Certified Public Accountants Ireland (CPA Ireland) has broadly welcomed Budget 2019 which it described as ‘both pro-SME and pro-entrepreneurship’. The changes to the tax treatment of the self-employed was highlighted as particularly welcome which they say will encourage entrepreneurship and job creation.

Commenting on the budget CPA Ireland President Cormac Mohan said: “There are challenges forming on Ireland’s economic horizon, with Brexit chief among them. Budget 2019 contains a series of positive measures that will empower indigenous SMEs to combat these challenges. We also welcome the proposed introduction of the €300m Future Growth loan scheme, while the precise nature of this scheme is currently unclear such a scheme has the potential to Brexit-proof Irish indigenous business.”
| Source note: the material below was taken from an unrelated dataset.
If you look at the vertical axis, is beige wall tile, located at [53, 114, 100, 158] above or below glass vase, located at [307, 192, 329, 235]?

Commenting on Personal Tax Changes Mr Mohan said “We welcome that many CPA Ireland’s recommended changes to the personal taxation system have been actioned by Government. We have consistently called for an end to the tax discrimination against the self-employed. The increase of €200 in the earned income tax credit for the self-employed is welcome. However a gap continues to exist with PAYE workers and it is our hope this will be finally closed in Budget 2020. We were however disappointed to note that the 3% USC surcharge where non-PAYE income is more than €100,000 a year has been retained. This will continue to be a disincentive to attracting key roles and talent into Ireland.”
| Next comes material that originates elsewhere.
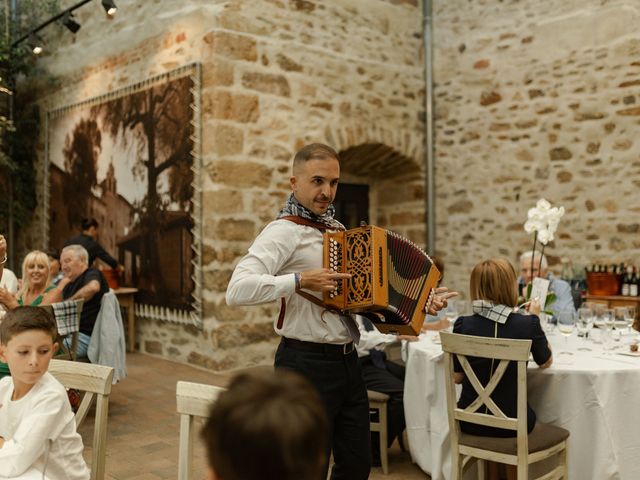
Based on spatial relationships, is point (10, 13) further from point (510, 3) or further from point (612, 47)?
point (612, 47)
Last year CPA Ireland welcomed the introduction of the KEEP Scheme and the changes announced by the Minister today will increase its attractiveness will help SMEs to compete for skilled staff.
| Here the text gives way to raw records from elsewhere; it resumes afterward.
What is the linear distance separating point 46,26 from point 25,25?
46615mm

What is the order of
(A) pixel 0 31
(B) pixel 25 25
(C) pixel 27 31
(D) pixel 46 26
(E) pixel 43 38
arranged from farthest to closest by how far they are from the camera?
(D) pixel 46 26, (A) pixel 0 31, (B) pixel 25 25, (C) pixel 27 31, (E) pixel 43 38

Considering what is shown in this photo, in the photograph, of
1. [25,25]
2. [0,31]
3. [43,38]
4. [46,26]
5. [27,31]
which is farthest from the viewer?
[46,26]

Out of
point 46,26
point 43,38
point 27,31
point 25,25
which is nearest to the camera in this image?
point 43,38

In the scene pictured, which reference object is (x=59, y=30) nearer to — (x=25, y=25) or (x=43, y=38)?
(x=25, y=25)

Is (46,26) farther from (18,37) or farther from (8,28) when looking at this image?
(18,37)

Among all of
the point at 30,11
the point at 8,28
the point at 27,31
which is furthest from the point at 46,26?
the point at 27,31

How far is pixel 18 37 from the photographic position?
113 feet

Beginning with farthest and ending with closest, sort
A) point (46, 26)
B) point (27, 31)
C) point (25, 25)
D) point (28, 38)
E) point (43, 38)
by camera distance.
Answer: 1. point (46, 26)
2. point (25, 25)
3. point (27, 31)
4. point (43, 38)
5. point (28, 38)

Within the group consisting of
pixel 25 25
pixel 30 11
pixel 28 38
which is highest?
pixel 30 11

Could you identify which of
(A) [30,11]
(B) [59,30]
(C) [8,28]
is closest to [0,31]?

Mr Mohan closed by expressing his disappointment that “changes to CGT Entrepreneur relief were not announced. With Brexit less than six months away we need to create parity with the UK to enhance Ireland’s attractiveness to entrepreneurs to ensure indigenous companies develop beyond start-up phase. The introduction of a tapered CGT rate reflecting the length of time the individual has held shares would encourage longer-term commitment to and scaling of Irish indigenous business.”